Citi's Trading Profit Highlights Stakes in Glass-Steagall Debate

Citigroup’s (NYSE:C) jump in second-quarter trading profits highlights the benefits of diversification for big banks — and how much they have to lose from the movement to resurrect the Glass-Steagall barriers between commercial and investment banking.

Citigroup, perhaps more than any other bank, has been a product and a victim of the decision to remove those barriers, which originated with the Depression-era Glass-Steagall law. As the law was repealed in 1999, Citigroup ballooned into an unwieldy financial supermarket, shrinking only after the financial crisis forced it to take three government bailouts. Now the bank is much smaller, but it still relies on a complex mixture of banking and trading activities to drive profits.

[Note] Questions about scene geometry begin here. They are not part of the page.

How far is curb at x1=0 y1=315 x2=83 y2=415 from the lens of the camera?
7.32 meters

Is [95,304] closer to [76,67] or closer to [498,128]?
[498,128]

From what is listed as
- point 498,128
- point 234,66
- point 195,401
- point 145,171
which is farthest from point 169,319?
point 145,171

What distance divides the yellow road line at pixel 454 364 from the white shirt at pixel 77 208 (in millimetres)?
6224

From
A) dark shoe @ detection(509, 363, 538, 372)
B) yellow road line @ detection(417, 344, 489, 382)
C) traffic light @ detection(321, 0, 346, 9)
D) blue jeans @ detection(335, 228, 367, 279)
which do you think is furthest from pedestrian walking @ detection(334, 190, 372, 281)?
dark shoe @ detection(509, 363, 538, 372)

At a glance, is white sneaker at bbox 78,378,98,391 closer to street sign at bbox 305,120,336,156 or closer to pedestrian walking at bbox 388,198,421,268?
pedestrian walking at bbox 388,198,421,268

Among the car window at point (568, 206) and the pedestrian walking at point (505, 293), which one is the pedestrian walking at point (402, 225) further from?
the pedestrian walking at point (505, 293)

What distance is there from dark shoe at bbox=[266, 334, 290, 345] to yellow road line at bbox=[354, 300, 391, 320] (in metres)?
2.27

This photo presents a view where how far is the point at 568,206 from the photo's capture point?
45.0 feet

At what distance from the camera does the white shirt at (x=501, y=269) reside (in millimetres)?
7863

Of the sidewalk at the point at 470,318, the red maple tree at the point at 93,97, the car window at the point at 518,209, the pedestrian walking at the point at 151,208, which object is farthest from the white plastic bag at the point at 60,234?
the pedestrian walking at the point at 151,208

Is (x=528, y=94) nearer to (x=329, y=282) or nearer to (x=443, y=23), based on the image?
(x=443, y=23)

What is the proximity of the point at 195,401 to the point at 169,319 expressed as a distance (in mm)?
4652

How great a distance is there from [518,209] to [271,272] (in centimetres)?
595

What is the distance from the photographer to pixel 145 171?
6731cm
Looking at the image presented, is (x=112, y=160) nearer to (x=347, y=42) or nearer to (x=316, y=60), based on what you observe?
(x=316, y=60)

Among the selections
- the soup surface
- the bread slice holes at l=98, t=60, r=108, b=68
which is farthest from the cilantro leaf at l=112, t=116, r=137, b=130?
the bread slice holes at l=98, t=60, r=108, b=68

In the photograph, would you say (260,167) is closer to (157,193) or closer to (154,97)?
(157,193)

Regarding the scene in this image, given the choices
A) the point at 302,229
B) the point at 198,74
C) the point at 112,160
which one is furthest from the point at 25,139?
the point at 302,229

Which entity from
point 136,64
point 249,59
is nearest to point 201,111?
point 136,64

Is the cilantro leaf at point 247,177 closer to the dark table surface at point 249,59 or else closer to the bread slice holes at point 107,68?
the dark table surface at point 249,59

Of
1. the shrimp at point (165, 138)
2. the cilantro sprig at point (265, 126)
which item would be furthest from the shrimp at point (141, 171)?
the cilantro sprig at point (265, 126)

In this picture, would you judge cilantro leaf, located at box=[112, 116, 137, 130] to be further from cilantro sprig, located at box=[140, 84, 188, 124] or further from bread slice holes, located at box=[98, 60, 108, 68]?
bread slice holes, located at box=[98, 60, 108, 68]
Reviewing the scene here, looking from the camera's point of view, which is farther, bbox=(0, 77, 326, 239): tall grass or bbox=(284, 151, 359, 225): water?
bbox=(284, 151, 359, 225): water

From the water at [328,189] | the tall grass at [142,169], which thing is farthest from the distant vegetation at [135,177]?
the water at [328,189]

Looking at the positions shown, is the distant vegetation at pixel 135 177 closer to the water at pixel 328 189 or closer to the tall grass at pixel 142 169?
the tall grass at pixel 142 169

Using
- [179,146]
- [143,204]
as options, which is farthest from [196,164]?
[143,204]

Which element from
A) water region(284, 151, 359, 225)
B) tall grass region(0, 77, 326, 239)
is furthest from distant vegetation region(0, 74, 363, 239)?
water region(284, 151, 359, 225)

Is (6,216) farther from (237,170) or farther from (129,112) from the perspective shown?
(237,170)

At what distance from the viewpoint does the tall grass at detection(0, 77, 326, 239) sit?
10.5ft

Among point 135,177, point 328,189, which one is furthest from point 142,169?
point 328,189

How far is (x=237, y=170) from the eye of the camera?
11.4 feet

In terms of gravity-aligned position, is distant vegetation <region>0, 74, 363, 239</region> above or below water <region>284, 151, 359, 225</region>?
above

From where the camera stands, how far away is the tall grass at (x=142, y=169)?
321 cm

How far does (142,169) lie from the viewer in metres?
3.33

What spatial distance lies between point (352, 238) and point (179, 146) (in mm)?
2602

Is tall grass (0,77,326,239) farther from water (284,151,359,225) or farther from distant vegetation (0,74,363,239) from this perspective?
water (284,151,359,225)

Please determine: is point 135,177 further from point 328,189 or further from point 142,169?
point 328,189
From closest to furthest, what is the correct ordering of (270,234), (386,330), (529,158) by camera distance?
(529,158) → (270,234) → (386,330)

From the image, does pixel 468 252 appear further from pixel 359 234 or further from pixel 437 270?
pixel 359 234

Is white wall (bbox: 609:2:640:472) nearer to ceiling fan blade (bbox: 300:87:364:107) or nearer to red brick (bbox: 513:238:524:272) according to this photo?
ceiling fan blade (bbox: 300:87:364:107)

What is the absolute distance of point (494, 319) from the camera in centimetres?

On Monday, Citigroup said its securities and banking unit helped its second-quarter profit exceed expectations and offset weak growth in its large and international consumer operations. Overall profit grew 42% from a year earlier, to $4.18 billion, or $1.34 a share. Excluding an accounting adjustment, Citigroup’s per-share profit was $1.25, seven cents better than consensus estimates of analysts polled by Bloomberg.

Citigroup’s results mirrored a similar report Friday from JPMorgan Chase (JPM), which also relied on strong trading results to carry it through a weak quarter for traditional banking activities. Coming days after lawmakers introduced a bill that would effectively resurrect Glass-Steagall, both earnings reports show how crucial investment banking is to large banks’ business mix.”